All Products
Search
Document Center

Simple Log Service:Integrate profiling tools with Java applications in an ACK cluster

Last Updated:Sep 03, 2024

In a microservices architecture, OpenTelemetry provides a powerful trace framework that can capture the request traces transferred among services in a distributed system. The traces are essential to understand the request flows and dependencies among the services. However, if you want to analyze the internal performance of a microservice, you cannot use only traces. For example, when the response speed of a service is slow or a request times out, the root causes of the issue may fail to be identified by using only traces. In this case, detailed profiling data is required.

How it works

image.jpeg

  1. Identify the traces that you want to analyze based on profiling configurations. When required traces are captured, the extension package triggers a Java Flight Recorder (JFR) profiling task to collect profiling data in the runtime, including method execution duration, memory usage, and CPU utilization.

  2. Logtail sends the collected profiling data to Simple Log Service. In Simple Log Service, the profiling data can be associated with traces based on trace IDs. This way, you can identify performance hotspots in Java applications.

Scenarios

The following list describes the scenarios in which you can identify the root causes of issues based on profiling data. Then, you can identify the performance bottlenecks of Java applications.

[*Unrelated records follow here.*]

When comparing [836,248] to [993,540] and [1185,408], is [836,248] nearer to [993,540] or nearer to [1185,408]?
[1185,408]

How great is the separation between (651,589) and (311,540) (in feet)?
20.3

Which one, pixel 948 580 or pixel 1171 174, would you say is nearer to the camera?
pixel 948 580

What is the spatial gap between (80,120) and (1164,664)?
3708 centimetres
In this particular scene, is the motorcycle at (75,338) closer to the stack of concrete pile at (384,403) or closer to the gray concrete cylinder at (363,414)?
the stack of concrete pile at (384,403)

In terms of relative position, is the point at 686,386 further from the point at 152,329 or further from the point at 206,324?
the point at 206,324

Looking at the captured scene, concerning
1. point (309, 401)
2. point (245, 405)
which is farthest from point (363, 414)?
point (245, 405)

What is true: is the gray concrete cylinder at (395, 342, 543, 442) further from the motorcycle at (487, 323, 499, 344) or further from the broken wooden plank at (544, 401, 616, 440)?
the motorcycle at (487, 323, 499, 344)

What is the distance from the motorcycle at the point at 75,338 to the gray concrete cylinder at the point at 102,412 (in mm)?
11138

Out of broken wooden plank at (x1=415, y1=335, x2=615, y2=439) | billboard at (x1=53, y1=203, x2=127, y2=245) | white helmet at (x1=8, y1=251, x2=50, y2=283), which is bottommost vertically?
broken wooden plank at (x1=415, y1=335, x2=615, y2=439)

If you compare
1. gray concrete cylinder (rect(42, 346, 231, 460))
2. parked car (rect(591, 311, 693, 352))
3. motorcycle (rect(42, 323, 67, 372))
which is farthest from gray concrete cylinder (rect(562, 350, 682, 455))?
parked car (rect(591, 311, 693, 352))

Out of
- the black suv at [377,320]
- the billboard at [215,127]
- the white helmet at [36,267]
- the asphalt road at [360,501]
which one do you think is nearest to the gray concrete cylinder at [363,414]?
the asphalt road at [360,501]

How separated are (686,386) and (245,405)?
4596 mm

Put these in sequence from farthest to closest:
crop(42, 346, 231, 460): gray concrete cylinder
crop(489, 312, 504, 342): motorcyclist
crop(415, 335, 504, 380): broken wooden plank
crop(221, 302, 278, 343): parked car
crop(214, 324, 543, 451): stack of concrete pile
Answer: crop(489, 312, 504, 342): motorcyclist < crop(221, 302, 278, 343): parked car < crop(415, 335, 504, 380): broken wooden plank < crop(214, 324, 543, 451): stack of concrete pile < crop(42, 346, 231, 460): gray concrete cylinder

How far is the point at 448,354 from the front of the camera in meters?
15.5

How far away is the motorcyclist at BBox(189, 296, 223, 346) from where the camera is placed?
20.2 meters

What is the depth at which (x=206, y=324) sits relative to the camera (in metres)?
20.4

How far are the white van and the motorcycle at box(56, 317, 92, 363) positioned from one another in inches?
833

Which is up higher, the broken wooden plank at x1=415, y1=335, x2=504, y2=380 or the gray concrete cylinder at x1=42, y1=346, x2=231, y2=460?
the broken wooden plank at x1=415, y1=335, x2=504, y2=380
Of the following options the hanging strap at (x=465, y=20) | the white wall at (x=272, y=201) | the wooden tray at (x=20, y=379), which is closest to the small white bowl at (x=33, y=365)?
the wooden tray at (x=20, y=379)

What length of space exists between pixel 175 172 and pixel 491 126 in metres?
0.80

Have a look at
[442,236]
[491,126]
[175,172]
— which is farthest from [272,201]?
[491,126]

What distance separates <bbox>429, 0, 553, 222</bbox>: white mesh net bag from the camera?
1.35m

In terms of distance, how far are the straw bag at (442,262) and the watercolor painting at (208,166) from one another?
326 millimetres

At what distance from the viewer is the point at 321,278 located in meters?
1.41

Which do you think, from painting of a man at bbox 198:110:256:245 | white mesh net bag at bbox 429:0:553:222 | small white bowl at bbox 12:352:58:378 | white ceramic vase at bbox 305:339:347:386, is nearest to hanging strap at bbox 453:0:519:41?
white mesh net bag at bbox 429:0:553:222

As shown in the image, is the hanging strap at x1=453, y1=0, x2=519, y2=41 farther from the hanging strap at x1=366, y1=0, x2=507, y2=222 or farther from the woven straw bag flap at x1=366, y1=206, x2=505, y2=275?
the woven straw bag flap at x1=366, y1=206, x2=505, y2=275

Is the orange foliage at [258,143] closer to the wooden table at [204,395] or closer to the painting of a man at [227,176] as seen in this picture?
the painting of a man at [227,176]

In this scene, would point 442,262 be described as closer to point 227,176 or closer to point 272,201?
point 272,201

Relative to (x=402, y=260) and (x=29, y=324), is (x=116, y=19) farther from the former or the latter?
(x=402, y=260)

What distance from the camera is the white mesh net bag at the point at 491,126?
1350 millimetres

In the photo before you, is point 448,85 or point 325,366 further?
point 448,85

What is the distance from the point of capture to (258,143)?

  • The requested memory size is large, resulting in frequent GC operations

    A Java application queries data from a database table by using Java Database Connectivity (JDBC), and no limits are imposed on the volume of the returned data. If the data volume of the table is large, the requested memory size is large and garbage collection (GC) operations are frequently performed. This degrades the performance of the Java application.

    image

  • Trace instrumentation is sparsely added and CPUs are occupied for a long period of time, making root cause analysis difficult

    To reduce the impact of agents on the performance of a Java application, trace instrumentation is not added for each line of code. In this case, performance analysis cannot cover some time-consuming code for which trace instrumentation is not added. If a performance issue occurs in the code, you may find it difficult to identify the issue based on traces. For example, if you do not add trace instrumentation for a critical code snippet, you cannot identify the related performance issues based on traces.

    image

Install the profiling data receiver

Install the CRD template tool

Method

Description

Install the CRD template tool outside a cluster

If you want to install the CRD template tool outside a cluster, make sure that the ~/.kube/config configuration file exists in the logon account. The configuration file includes settings that allow you to perform management operations on the cluster. You can run the kubectl command to perform related operations.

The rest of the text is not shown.